In the NFL, it’s hard to kill a narrative once it takes hold.
Just ask Alex Smith: Even in his best season as a pro—a campaign in which he shredded a long-established label as a check-down artist by becoming the most productive deep-ball passer in the NFL—Smith still endured calls for rookie backup Patrick Mahomes during the team’s midseason slump, then became the subject of trade rumors even after leading the Chiefs to a second-half resurgence and postseason berth.
Andy Reid knows the power of narrative, too. He’s a highly respected offensive mind, but is still best known for his long history of inexplicable and bewildering time-management gaffes—and his penchant for early postseason exits.
Smith’s season, including an up-and-down 264-yard, two-touchdown performance in Kansas City’s shocking 22-21 wild-card loss to the underdog Titans on Saturday, could still help change the conversation around the former top-pick’s underrated career. But for Reid, the author of the Chiefs’ innovative and exciting hybrid college offense, the loss—in which Kansas City blew a 21-3 halftime lead—only cements his legacy as one of the most disappointing playoff coaches in league history.
Reid’s reputation for head-scratching postseason coaching decisions has been well-earned. The first example that comes to mind is the lazy, meandering 13-play touchdown drive for Reid’s Eagles late in Super Bowl XXXIX, which did cut the Patriots’ lead down to three points with under two minutes left, but took up nearly four minutes of crucial fourth-quarter time and left his team with little room to finish the comeback attempt. Bookend that with the Chiefs’ 16-play, 80-yard touchdown drive in 2016’s divisional-round loss to the Patriots, a possession that once again pulled Reid’s team to within one score late while simultaneously giving the squad no time to actually win. There’s plenty of other examples to throw in, but his teams’ perennial lack of urgency and inability to finish in big games—not his ability to design and deploy fun, creative offensive schemes—have become Reid’s calling card.

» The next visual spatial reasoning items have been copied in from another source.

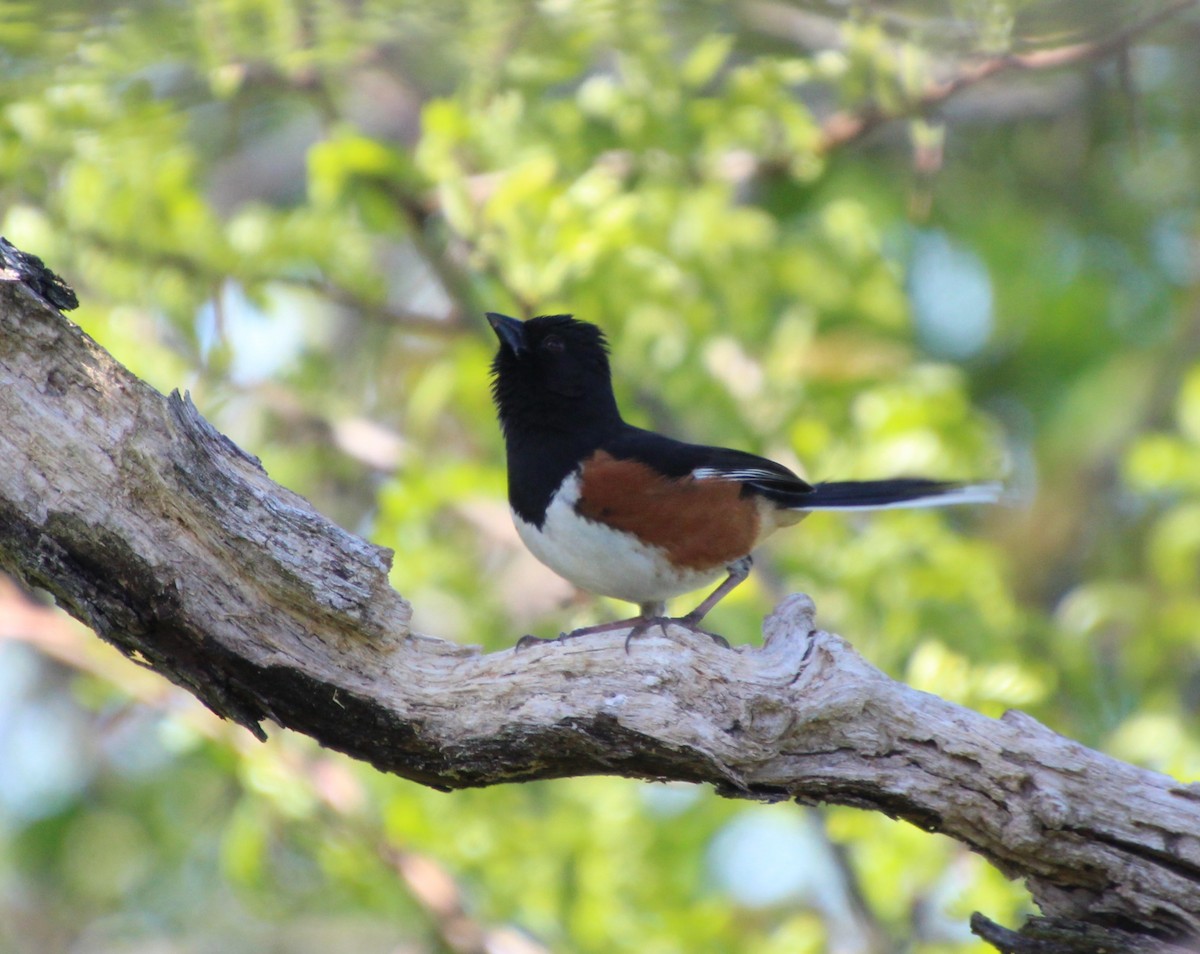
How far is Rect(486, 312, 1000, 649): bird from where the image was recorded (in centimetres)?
355

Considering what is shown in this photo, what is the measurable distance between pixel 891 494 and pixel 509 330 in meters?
1.34

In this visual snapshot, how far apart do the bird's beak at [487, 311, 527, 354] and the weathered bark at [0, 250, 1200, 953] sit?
149 cm

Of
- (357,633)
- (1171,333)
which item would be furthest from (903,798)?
(1171,333)

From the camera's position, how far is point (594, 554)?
3.52 m

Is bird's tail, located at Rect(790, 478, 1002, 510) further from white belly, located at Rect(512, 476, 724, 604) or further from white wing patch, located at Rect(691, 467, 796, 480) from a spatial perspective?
white belly, located at Rect(512, 476, 724, 604)

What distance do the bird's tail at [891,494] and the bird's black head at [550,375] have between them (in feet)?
2.35

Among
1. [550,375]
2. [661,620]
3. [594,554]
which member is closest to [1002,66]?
[550,375]

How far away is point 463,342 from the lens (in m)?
5.36

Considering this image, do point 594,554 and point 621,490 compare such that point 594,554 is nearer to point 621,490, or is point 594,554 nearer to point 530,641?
point 621,490

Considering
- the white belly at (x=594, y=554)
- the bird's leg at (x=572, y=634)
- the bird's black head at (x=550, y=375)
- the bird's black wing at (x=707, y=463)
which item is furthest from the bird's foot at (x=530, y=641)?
the bird's black head at (x=550, y=375)

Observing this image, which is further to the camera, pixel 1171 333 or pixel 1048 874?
pixel 1171 333

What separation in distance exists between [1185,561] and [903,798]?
2950 millimetres

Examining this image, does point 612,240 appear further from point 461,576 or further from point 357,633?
point 357,633

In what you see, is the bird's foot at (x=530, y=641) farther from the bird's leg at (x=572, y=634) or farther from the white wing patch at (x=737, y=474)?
the white wing patch at (x=737, y=474)
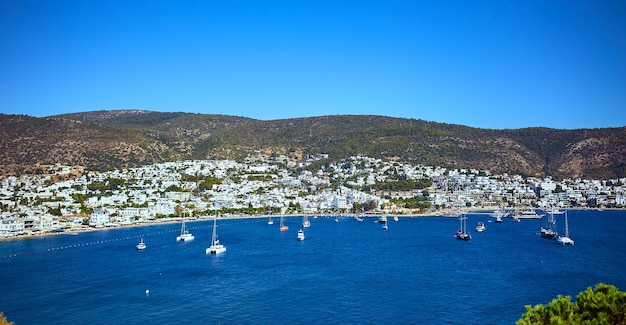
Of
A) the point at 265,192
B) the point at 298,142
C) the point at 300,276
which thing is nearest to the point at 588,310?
the point at 300,276

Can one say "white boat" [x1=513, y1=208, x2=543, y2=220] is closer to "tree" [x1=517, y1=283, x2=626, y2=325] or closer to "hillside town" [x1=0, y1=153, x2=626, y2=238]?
"hillside town" [x1=0, y1=153, x2=626, y2=238]

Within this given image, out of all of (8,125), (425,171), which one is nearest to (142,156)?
(8,125)

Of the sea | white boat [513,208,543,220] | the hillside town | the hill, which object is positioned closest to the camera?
the sea

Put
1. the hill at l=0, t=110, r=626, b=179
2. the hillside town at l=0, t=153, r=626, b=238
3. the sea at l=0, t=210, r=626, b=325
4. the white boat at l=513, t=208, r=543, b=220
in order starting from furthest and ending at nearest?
the hill at l=0, t=110, r=626, b=179 → the white boat at l=513, t=208, r=543, b=220 → the hillside town at l=0, t=153, r=626, b=238 → the sea at l=0, t=210, r=626, b=325

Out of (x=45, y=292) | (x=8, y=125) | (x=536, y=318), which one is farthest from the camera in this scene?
(x=8, y=125)

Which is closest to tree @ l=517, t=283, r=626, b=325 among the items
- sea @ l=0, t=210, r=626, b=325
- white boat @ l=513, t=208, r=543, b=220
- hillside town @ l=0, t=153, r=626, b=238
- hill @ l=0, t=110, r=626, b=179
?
sea @ l=0, t=210, r=626, b=325

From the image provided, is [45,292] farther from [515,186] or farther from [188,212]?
[515,186]

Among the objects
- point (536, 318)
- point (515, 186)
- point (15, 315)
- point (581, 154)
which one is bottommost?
point (15, 315)
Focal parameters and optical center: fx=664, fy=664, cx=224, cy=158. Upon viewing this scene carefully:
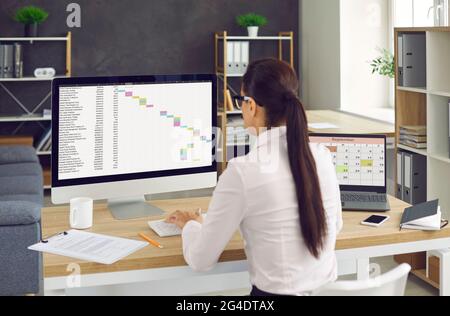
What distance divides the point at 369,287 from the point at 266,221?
35 centimetres

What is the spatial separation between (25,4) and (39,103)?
3.06ft

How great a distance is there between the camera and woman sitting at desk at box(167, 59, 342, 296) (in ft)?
5.53

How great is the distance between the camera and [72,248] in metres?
1.92

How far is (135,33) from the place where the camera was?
6.54 metres

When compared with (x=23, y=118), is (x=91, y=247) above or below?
below

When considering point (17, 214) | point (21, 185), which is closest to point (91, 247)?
point (17, 214)

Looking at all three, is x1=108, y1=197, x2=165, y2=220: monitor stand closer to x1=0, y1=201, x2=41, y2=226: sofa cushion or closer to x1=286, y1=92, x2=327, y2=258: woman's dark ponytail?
x1=286, y1=92, x2=327, y2=258: woman's dark ponytail

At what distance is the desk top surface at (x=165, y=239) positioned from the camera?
5.98 feet

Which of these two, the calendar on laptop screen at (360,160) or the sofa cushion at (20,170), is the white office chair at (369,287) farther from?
the sofa cushion at (20,170)

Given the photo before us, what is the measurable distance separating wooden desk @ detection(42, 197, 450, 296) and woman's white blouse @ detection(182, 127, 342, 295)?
159 mm

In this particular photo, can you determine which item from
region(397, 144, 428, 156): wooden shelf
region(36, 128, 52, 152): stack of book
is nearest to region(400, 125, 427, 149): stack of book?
region(397, 144, 428, 156): wooden shelf

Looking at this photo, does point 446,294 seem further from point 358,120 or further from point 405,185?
point 358,120

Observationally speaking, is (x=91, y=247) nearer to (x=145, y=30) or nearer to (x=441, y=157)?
(x=441, y=157)
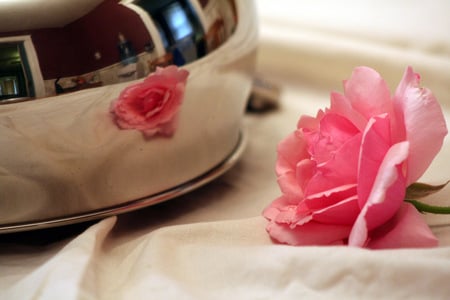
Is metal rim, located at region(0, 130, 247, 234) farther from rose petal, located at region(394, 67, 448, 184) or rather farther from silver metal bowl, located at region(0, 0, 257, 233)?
rose petal, located at region(394, 67, 448, 184)

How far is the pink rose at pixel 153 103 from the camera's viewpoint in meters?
0.39

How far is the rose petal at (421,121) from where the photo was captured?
0.33 m

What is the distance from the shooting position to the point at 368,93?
358 mm

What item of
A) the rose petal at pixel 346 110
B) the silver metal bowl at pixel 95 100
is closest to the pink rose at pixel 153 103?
the silver metal bowl at pixel 95 100

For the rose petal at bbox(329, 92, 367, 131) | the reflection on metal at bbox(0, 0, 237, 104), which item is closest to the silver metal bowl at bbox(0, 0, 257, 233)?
the reflection on metal at bbox(0, 0, 237, 104)

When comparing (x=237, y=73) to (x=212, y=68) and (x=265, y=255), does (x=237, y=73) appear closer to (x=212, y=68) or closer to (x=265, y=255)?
(x=212, y=68)

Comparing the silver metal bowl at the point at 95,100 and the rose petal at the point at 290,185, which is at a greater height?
the silver metal bowl at the point at 95,100

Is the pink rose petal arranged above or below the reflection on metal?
below

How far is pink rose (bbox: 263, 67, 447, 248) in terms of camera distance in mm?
324

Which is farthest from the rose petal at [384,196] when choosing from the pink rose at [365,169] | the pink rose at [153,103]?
the pink rose at [153,103]

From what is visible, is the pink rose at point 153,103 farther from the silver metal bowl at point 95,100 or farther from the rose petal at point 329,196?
the rose petal at point 329,196

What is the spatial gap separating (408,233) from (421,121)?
60mm

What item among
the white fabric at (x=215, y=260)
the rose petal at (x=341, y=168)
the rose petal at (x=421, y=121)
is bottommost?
the white fabric at (x=215, y=260)

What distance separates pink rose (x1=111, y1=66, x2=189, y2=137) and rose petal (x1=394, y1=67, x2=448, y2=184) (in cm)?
15
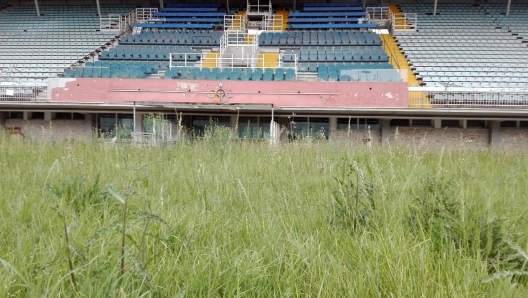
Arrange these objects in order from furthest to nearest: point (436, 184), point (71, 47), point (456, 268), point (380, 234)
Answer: point (71, 47) < point (436, 184) < point (380, 234) < point (456, 268)

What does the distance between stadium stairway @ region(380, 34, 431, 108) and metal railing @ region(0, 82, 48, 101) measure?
630 inches

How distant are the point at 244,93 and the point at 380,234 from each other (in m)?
15.1

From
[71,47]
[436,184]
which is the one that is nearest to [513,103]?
[436,184]

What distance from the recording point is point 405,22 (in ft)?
90.8

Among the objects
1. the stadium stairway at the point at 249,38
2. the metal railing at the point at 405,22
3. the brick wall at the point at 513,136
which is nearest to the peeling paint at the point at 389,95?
the brick wall at the point at 513,136

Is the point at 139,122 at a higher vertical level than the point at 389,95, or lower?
lower

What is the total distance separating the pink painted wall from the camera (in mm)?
16828

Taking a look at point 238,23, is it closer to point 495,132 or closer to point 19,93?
point 19,93

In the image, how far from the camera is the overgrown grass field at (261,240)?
73.7 inches

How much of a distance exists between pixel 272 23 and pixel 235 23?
9.06ft

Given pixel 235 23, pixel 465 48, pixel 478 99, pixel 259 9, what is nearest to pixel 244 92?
pixel 478 99

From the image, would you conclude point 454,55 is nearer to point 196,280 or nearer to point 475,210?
point 475,210

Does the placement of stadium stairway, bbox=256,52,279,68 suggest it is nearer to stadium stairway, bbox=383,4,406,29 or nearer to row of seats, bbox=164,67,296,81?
row of seats, bbox=164,67,296,81

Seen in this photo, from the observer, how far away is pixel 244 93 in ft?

Those issues surfaced once again on Saturday. Reid’s offense started strong, dominating the first half as the Chiefs racked up 264 yards of offense and 16 first downs. The team’s 18-point lead made Kansas City, by historical standards anyway, just about a lock to move on to the divisional round. But, uh …
In the second half, that offense was just about unrecognizable, collecting just three more first downs all game. It turned four possessions into a pair of punts, a missed field goal, and a turnover on downs. The passing game couldn’t find a rhythm. Kansas City seemed to forget about the foundational run game that helped them rebound from a mid-season slump, with 2017 rushing champ Kareem Hunt carrying the ball just five times in the final two frames. And instead of grinding down the clock and putting away a team that looked nothing like a playoff squad for most of the last month, Kansas City allowed the Titans to slowly inch their way back into the game and surrendered the lead for good halfway through the fourth quarter.
It’d probably be a more embarrassing loss for the heavily favored Chiefs if not for the fact that it’s not a big surprise. It was Reid’s seventh loss in his last eight postseason games, his teams’ fifth one-and-done appearance in the playoffs, and the 13th postseason loss of his career—third most for any coach in NFL history. Instead of taking a step toward exorcising his postseason demons, Reid shined a spotlight right on his most glaring fault. It felt like a game that only Andy Reid could lose.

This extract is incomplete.